Some older borrowers are carrying their own education loans, but most fell into debt helping their children or grandchildren, either by borrowing directly or co-signing loans. As these borrowers age, they have increasing difficulty keeping up loan payments while also paying for food, housing, medication, and dental and medical care.

Adding to Poverty’s Ranks

By 2015, a total of nearly 70,000 people age 50 and older had their Social Security benefits fall below the poverty line ­— or their benefits were already below and cut further — because of defaults on student debt.

67,277
POVERTY DEEPENED
People whose benefits were already below the poverty line; garnished Social Security income made them even lower.
60,000
40,000
20,000
NEWLY IMPOVERISHED
People whose benefits were cut to below the poverty line by garnished income.
2005
2010
2015

Tuesday 9 December 2008

Make Your Life Easy With An Easy Loan

If you don’t want to have hassles while seeking a loan then you are at the right place. It is natural that all of us look for an easy loan. An easy loan could be sought by some specific lenders. All you need to do is to look for a right lender in a bid to seek an easy loan.
You can opt for an easy loan to improve your home, or buy a new property. You can go for a long cherished holiday or consolidate all your debts. You can buy your dream car or a computer, a machine etc. For fulfilling of these dreams and many more you can seek an easy loan.
You can easily seek an easy loan for seeking a personal loan, secured personal loan, bad credit personal loan, unsecured personal loan, personal car loans, personal loan for tenants, personal debt consolidation loan etc. You have a variety of options to choose from the different loan categories.
When you would like to seek a secured loan you can borrow a larger amount. On the other hand you will also repay the installments for a longer term.
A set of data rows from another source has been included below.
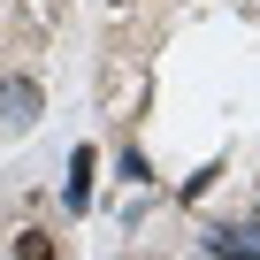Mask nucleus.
I'll use <instances>...</instances> for the list:
<instances>
[{
    "label": "nucleus",
    "mask_w": 260,
    "mask_h": 260,
    "mask_svg": "<svg viewBox=\"0 0 260 260\" xmlns=\"http://www.w3.org/2000/svg\"><path fill=\"white\" fill-rule=\"evenodd\" d=\"M8 260H61V237H46V230H16Z\"/></svg>",
    "instance_id": "nucleus-2"
},
{
    "label": "nucleus",
    "mask_w": 260,
    "mask_h": 260,
    "mask_svg": "<svg viewBox=\"0 0 260 260\" xmlns=\"http://www.w3.org/2000/svg\"><path fill=\"white\" fill-rule=\"evenodd\" d=\"M207 260H260V245H245V230H207Z\"/></svg>",
    "instance_id": "nucleus-3"
},
{
    "label": "nucleus",
    "mask_w": 260,
    "mask_h": 260,
    "mask_svg": "<svg viewBox=\"0 0 260 260\" xmlns=\"http://www.w3.org/2000/svg\"><path fill=\"white\" fill-rule=\"evenodd\" d=\"M46 115V84L31 69H0V130H31Z\"/></svg>",
    "instance_id": "nucleus-1"
},
{
    "label": "nucleus",
    "mask_w": 260,
    "mask_h": 260,
    "mask_svg": "<svg viewBox=\"0 0 260 260\" xmlns=\"http://www.w3.org/2000/svg\"><path fill=\"white\" fill-rule=\"evenodd\" d=\"M92 161H100V153H92V146H77V161H69V207H84V199H92Z\"/></svg>",
    "instance_id": "nucleus-4"
},
{
    "label": "nucleus",
    "mask_w": 260,
    "mask_h": 260,
    "mask_svg": "<svg viewBox=\"0 0 260 260\" xmlns=\"http://www.w3.org/2000/svg\"><path fill=\"white\" fill-rule=\"evenodd\" d=\"M252 230H260V207H252Z\"/></svg>",
    "instance_id": "nucleus-5"
}]
</instances>
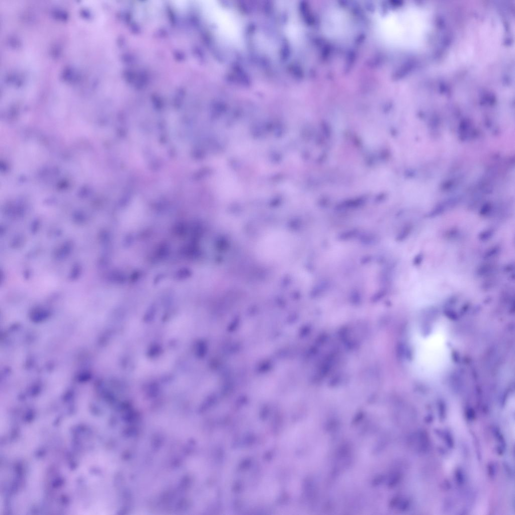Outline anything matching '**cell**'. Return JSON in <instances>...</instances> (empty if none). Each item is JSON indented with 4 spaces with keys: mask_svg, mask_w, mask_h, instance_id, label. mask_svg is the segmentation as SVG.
I'll use <instances>...</instances> for the list:
<instances>
[{
    "mask_svg": "<svg viewBox=\"0 0 515 515\" xmlns=\"http://www.w3.org/2000/svg\"><path fill=\"white\" fill-rule=\"evenodd\" d=\"M208 7L212 19L221 36L232 44H240L241 27L234 15L219 4H210Z\"/></svg>",
    "mask_w": 515,
    "mask_h": 515,
    "instance_id": "obj_2",
    "label": "cell"
},
{
    "mask_svg": "<svg viewBox=\"0 0 515 515\" xmlns=\"http://www.w3.org/2000/svg\"><path fill=\"white\" fill-rule=\"evenodd\" d=\"M293 240L292 236L282 231L273 232L264 237L259 245V253L270 260H279L287 256L291 251Z\"/></svg>",
    "mask_w": 515,
    "mask_h": 515,
    "instance_id": "obj_3",
    "label": "cell"
},
{
    "mask_svg": "<svg viewBox=\"0 0 515 515\" xmlns=\"http://www.w3.org/2000/svg\"><path fill=\"white\" fill-rule=\"evenodd\" d=\"M378 24L380 35L386 41L405 49L421 46L430 30L427 14L415 7L391 11L381 18Z\"/></svg>",
    "mask_w": 515,
    "mask_h": 515,
    "instance_id": "obj_1",
    "label": "cell"
}]
</instances>
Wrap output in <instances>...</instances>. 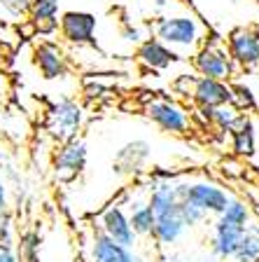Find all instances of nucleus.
<instances>
[{"mask_svg": "<svg viewBox=\"0 0 259 262\" xmlns=\"http://www.w3.org/2000/svg\"><path fill=\"white\" fill-rule=\"evenodd\" d=\"M0 262H19V253H16V246L0 244Z\"/></svg>", "mask_w": 259, "mask_h": 262, "instance_id": "nucleus-29", "label": "nucleus"}, {"mask_svg": "<svg viewBox=\"0 0 259 262\" xmlns=\"http://www.w3.org/2000/svg\"><path fill=\"white\" fill-rule=\"evenodd\" d=\"M122 38L131 45H140L143 40H145V35H143V31L135 26V24H131L124 19V21H122Z\"/></svg>", "mask_w": 259, "mask_h": 262, "instance_id": "nucleus-27", "label": "nucleus"}, {"mask_svg": "<svg viewBox=\"0 0 259 262\" xmlns=\"http://www.w3.org/2000/svg\"><path fill=\"white\" fill-rule=\"evenodd\" d=\"M96 14L86 10H68L59 19V35L65 45L73 47H93L96 45Z\"/></svg>", "mask_w": 259, "mask_h": 262, "instance_id": "nucleus-4", "label": "nucleus"}, {"mask_svg": "<svg viewBox=\"0 0 259 262\" xmlns=\"http://www.w3.org/2000/svg\"><path fill=\"white\" fill-rule=\"evenodd\" d=\"M33 61L44 80H59V77L68 75V68H70L65 49L56 40H42L33 49Z\"/></svg>", "mask_w": 259, "mask_h": 262, "instance_id": "nucleus-10", "label": "nucleus"}, {"mask_svg": "<svg viewBox=\"0 0 259 262\" xmlns=\"http://www.w3.org/2000/svg\"><path fill=\"white\" fill-rule=\"evenodd\" d=\"M133 150H138V157H140V159H147V155H150V145H147L145 141H133ZM129 152H131V145L122 147L119 157H126ZM133 157H135V152H133ZM126 169H129V173H135V171H138V164H135V162L122 164V171H126Z\"/></svg>", "mask_w": 259, "mask_h": 262, "instance_id": "nucleus-25", "label": "nucleus"}, {"mask_svg": "<svg viewBox=\"0 0 259 262\" xmlns=\"http://www.w3.org/2000/svg\"><path fill=\"white\" fill-rule=\"evenodd\" d=\"M217 218L227 220L231 225H238V227H248L252 223V213H250V206L243 202V199H238V196H229L227 206L222 208V213Z\"/></svg>", "mask_w": 259, "mask_h": 262, "instance_id": "nucleus-21", "label": "nucleus"}, {"mask_svg": "<svg viewBox=\"0 0 259 262\" xmlns=\"http://www.w3.org/2000/svg\"><path fill=\"white\" fill-rule=\"evenodd\" d=\"M184 234H187V225H184L182 218H180V211L166 213V215H157L154 229H152V239L157 241L161 248L175 246Z\"/></svg>", "mask_w": 259, "mask_h": 262, "instance_id": "nucleus-15", "label": "nucleus"}, {"mask_svg": "<svg viewBox=\"0 0 259 262\" xmlns=\"http://www.w3.org/2000/svg\"><path fill=\"white\" fill-rule=\"evenodd\" d=\"M145 115L152 124H157L166 134H175L182 136L192 126V117L180 103L171 101V98H152L145 103Z\"/></svg>", "mask_w": 259, "mask_h": 262, "instance_id": "nucleus-6", "label": "nucleus"}, {"mask_svg": "<svg viewBox=\"0 0 259 262\" xmlns=\"http://www.w3.org/2000/svg\"><path fill=\"white\" fill-rule=\"evenodd\" d=\"M5 213H7V211H5ZM0 218H3V211H0Z\"/></svg>", "mask_w": 259, "mask_h": 262, "instance_id": "nucleus-32", "label": "nucleus"}, {"mask_svg": "<svg viewBox=\"0 0 259 262\" xmlns=\"http://www.w3.org/2000/svg\"><path fill=\"white\" fill-rule=\"evenodd\" d=\"M243 117H245V113H241V110H238L233 103H227V105H220V108H213L210 120H208V122H210V124H215L222 134H231V131L241 124V120H243Z\"/></svg>", "mask_w": 259, "mask_h": 262, "instance_id": "nucleus-19", "label": "nucleus"}, {"mask_svg": "<svg viewBox=\"0 0 259 262\" xmlns=\"http://www.w3.org/2000/svg\"><path fill=\"white\" fill-rule=\"evenodd\" d=\"M231 103L236 105L241 113H248V110H254L257 108V96H254L252 87L245 84V82H231Z\"/></svg>", "mask_w": 259, "mask_h": 262, "instance_id": "nucleus-22", "label": "nucleus"}, {"mask_svg": "<svg viewBox=\"0 0 259 262\" xmlns=\"http://www.w3.org/2000/svg\"><path fill=\"white\" fill-rule=\"evenodd\" d=\"M40 246H42V236L35 229H26L16 236V253H19V262H40Z\"/></svg>", "mask_w": 259, "mask_h": 262, "instance_id": "nucleus-20", "label": "nucleus"}, {"mask_svg": "<svg viewBox=\"0 0 259 262\" xmlns=\"http://www.w3.org/2000/svg\"><path fill=\"white\" fill-rule=\"evenodd\" d=\"M89 262H143V257L133 248L117 244L105 232L93 227L89 241Z\"/></svg>", "mask_w": 259, "mask_h": 262, "instance_id": "nucleus-11", "label": "nucleus"}, {"mask_svg": "<svg viewBox=\"0 0 259 262\" xmlns=\"http://www.w3.org/2000/svg\"><path fill=\"white\" fill-rule=\"evenodd\" d=\"M86 159H89V150H86V143L82 138H70V141L61 143V147L54 155V178L59 183H70L75 180L82 171L86 169Z\"/></svg>", "mask_w": 259, "mask_h": 262, "instance_id": "nucleus-8", "label": "nucleus"}, {"mask_svg": "<svg viewBox=\"0 0 259 262\" xmlns=\"http://www.w3.org/2000/svg\"><path fill=\"white\" fill-rule=\"evenodd\" d=\"M84 108L73 98L56 101L47 115V129L59 143H65L77 136V131L84 124Z\"/></svg>", "mask_w": 259, "mask_h": 262, "instance_id": "nucleus-5", "label": "nucleus"}, {"mask_svg": "<svg viewBox=\"0 0 259 262\" xmlns=\"http://www.w3.org/2000/svg\"><path fill=\"white\" fill-rule=\"evenodd\" d=\"M5 87V77H3V73H0V89Z\"/></svg>", "mask_w": 259, "mask_h": 262, "instance_id": "nucleus-31", "label": "nucleus"}, {"mask_svg": "<svg viewBox=\"0 0 259 262\" xmlns=\"http://www.w3.org/2000/svg\"><path fill=\"white\" fill-rule=\"evenodd\" d=\"M231 150L236 157L250 159L257 152V134H254V122L250 117H243L241 124L231 131Z\"/></svg>", "mask_w": 259, "mask_h": 262, "instance_id": "nucleus-17", "label": "nucleus"}, {"mask_svg": "<svg viewBox=\"0 0 259 262\" xmlns=\"http://www.w3.org/2000/svg\"><path fill=\"white\" fill-rule=\"evenodd\" d=\"M245 234V227L231 225L215 215V223L210 225V253L217 260H231L233 251L238 248Z\"/></svg>", "mask_w": 259, "mask_h": 262, "instance_id": "nucleus-14", "label": "nucleus"}, {"mask_svg": "<svg viewBox=\"0 0 259 262\" xmlns=\"http://www.w3.org/2000/svg\"><path fill=\"white\" fill-rule=\"evenodd\" d=\"M16 225H14V215L10 211L3 213V218H0V244L5 246H16Z\"/></svg>", "mask_w": 259, "mask_h": 262, "instance_id": "nucleus-24", "label": "nucleus"}, {"mask_svg": "<svg viewBox=\"0 0 259 262\" xmlns=\"http://www.w3.org/2000/svg\"><path fill=\"white\" fill-rule=\"evenodd\" d=\"M194 77H196V75L182 73V75H180L178 80L173 82V89H175L178 94H184V96H189V94H192V84H194Z\"/></svg>", "mask_w": 259, "mask_h": 262, "instance_id": "nucleus-28", "label": "nucleus"}, {"mask_svg": "<svg viewBox=\"0 0 259 262\" xmlns=\"http://www.w3.org/2000/svg\"><path fill=\"white\" fill-rule=\"evenodd\" d=\"M192 66L201 77L231 82L236 75V66H233L231 56L224 47V40L217 38V35L205 38V42L192 54Z\"/></svg>", "mask_w": 259, "mask_h": 262, "instance_id": "nucleus-3", "label": "nucleus"}, {"mask_svg": "<svg viewBox=\"0 0 259 262\" xmlns=\"http://www.w3.org/2000/svg\"><path fill=\"white\" fill-rule=\"evenodd\" d=\"M96 227L122 246L133 248V246L138 244V236H135L133 229H131L129 211H126L119 202H112L110 206L103 208L101 215H98V220H96Z\"/></svg>", "mask_w": 259, "mask_h": 262, "instance_id": "nucleus-9", "label": "nucleus"}, {"mask_svg": "<svg viewBox=\"0 0 259 262\" xmlns=\"http://www.w3.org/2000/svg\"><path fill=\"white\" fill-rule=\"evenodd\" d=\"M229 56L236 71H257L259 68V31L257 28H236L224 38Z\"/></svg>", "mask_w": 259, "mask_h": 262, "instance_id": "nucleus-7", "label": "nucleus"}, {"mask_svg": "<svg viewBox=\"0 0 259 262\" xmlns=\"http://www.w3.org/2000/svg\"><path fill=\"white\" fill-rule=\"evenodd\" d=\"M180 59H182V56H180L178 52H173L168 45H163L161 40L154 38V35L145 38L138 45V49H135V61L150 73L168 71V68H171L173 63H178Z\"/></svg>", "mask_w": 259, "mask_h": 262, "instance_id": "nucleus-13", "label": "nucleus"}, {"mask_svg": "<svg viewBox=\"0 0 259 262\" xmlns=\"http://www.w3.org/2000/svg\"><path fill=\"white\" fill-rule=\"evenodd\" d=\"M7 206H10V199H7V185H5V180L0 178V211L5 213Z\"/></svg>", "mask_w": 259, "mask_h": 262, "instance_id": "nucleus-30", "label": "nucleus"}, {"mask_svg": "<svg viewBox=\"0 0 259 262\" xmlns=\"http://www.w3.org/2000/svg\"><path fill=\"white\" fill-rule=\"evenodd\" d=\"M175 187H178L180 202H189L194 204L196 208L205 213V215H220L222 208L227 206L229 202V192L227 187H222L220 183L210 178H196V180H175Z\"/></svg>", "mask_w": 259, "mask_h": 262, "instance_id": "nucleus-2", "label": "nucleus"}, {"mask_svg": "<svg viewBox=\"0 0 259 262\" xmlns=\"http://www.w3.org/2000/svg\"><path fill=\"white\" fill-rule=\"evenodd\" d=\"M210 28L203 24L192 12H180V14H166L154 21V38H159L163 45L182 54H194L196 49L205 42Z\"/></svg>", "mask_w": 259, "mask_h": 262, "instance_id": "nucleus-1", "label": "nucleus"}, {"mask_svg": "<svg viewBox=\"0 0 259 262\" xmlns=\"http://www.w3.org/2000/svg\"><path fill=\"white\" fill-rule=\"evenodd\" d=\"M0 5H3V10H5L7 14L21 16V14H28L33 0H0Z\"/></svg>", "mask_w": 259, "mask_h": 262, "instance_id": "nucleus-26", "label": "nucleus"}, {"mask_svg": "<svg viewBox=\"0 0 259 262\" xmlns=\"http://www.w3.org/2000/svg\"><path fill=\"white\" fill-rule=\"evenodd\" d=\"M59 5L61 0H33L31 10H28V21L40 35H52L59 28Z\"/></svg>", "mask_w": 259, "mask_h": 262, "instance_id": "nucleus-16", "label": "nucleus"}, {"mask_svg": "<svg viewBox=\"0 0 259 262\" xmlns=\"http://www.w3.org/2000/svg\"><path fill=\"white\" fill-rule=\"evenodd\" d=\"M180 218H182V223L189 227H199V225H203L205 220H208V215H205L201 208H196L194 204L189 202H180Z\"/></svg>", "mask_w": 259, "mask_h": 262, "instance_id": "nucleus-23", "label": "nucleus"}, {"mask_svg": "<svg viewBox=\"0 0 259 262\" xmlns=\"http://www.w3.org/2000/svg\"><path fill=\"white\" fill-rule=\"evenodd\" d=\"M192 103L196 108H220V105L231 103V82L224 80H213V77H194V84H192Z\"/></svg>", "mask_w": 259, "mask_h": 262, "instance_id": "nucleus-12", "label": "nucleus"}, {"mask_svg": "<svg viewBox=\"0 0 259 262\" xmlns=\"http://www.w3.org/2000/svg\"><path fill=\"white\" fill-rule=\"evenodd\" d=\"M231 262H259V225L250 223L245 227V234L233 251Z\"/></svg>", "mask_w": 259, "mask_h": 262, "instance_id": "nucleus-18", "label": "nucleus"}]
</instances>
But you will have to put collateral in seeking a loan. On the other hand to seek an unsecured personal loan you don’t need to put your property at risk. But the interest rate would be higher in this case and the repayment term would be shorter.
It is up to you to look for a right lender, who can provide you with an easy loan.

By Jake Nathan

Friday 27 April 2007

Home Equity Loans

A home equity loan is a secured loan that uses your equity in your home as collateral. Home equity loans can be obtained at competitive interest rates and with flexible repayment terms. Many lenders are even willing to extend home equity loans to those with damaged credit; due to the fact these types of loans are less risky for the lender.
While your local bank may offer home equity loans, in many cases it is wise to look elsewhere for a home equity loan. Seek out companies that are dedicated solely to providing loans. By doing so, you increase your chances of getting better rates and better terms.Shop around, not only for different types of lenders, but also for different types of loans. Take a look at loans with both fixed and variable interest rates. In most cases, a fixed rate loan is best, saving you from being at the mercy of fluctuating interest rates. However, there is no harm in looking at variable interest rate loans as well, just in case you find a variable interest rate loan that fits your particular needs better than a comparable fixed-rate loan.
Don't bite off more than you can chew. There may be a temptation to take out a loan in a larger than necessary amount. Though you may be able to think of many things you could do with the extra money, you have to keep in mind that you are required to repay the money you borrow. Borrowing a huge amount may make it difficult for you to repay your loan and may lead to you losing your home and severely damaging your credit. Instead, go for a loan in an amount you can repay without a struggle.